The collaboration brings together a large repository of single-cell RNA sequencing data, which integrates information about both the sequence and the quantity of each RNA molecule, from IPF patients and NuMedii’s area of technology called Artificial Intelligence for Drug Discovery (AIDD).
NuMedii’s AIDD technology involves diverse AI methods, ranging from classical machine learning approaches to a new subfield called deep learning, a method in which each step is based on what is “learned” from the previous one.
With AIDD, the company uses hundreds of millions of molecular, pharmacological and clinical data points, which are coupled with NuMedii-developed algorithms (sets of rules that computers use to solve mathematical problems) to find and develop treatment candidates and biomarkers for clinical research in IPF and other disorders.
“The combination of NuMedii’s AIDD technology with this rich data repository will provide unparalleled discovery capabilities to uncover novel mechanisms, cell types, targets and biomarkers that we believe will be instrumental in identifying and developing precision therapies for orphan diseases like IPF,” Gini Deshpande, PhD, CEO at NuMedii, said in a press release.

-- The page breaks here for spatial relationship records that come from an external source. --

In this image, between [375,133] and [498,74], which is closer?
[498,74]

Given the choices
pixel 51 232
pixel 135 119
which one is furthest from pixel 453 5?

Deshpande emphasized the company is “excited” to partner with Kaminski and Rosas to help advance NuMedii’s research in IPF, a condition with “a significant unmet medical need,” he noted.
“Our teams have been at the forefront of analyzing human IPF samples using high throughput technologies for many years,” said Kaminski, who also is a member of NuMedii’s recently created advisory board. He added that the molecular profiling of thousands of cells from patients’ samples “will allow us to understand disease at an unprecedented resolution and should allow us to identify new cell types and biological mechanisms involved in IPF.”
Rosas said the combination of scientific research with NuMedii’s data analytics and drug discovery capabilities may boost “the translation of our research into new precision therapies that will help patients with IPF and the physicians who treat them.”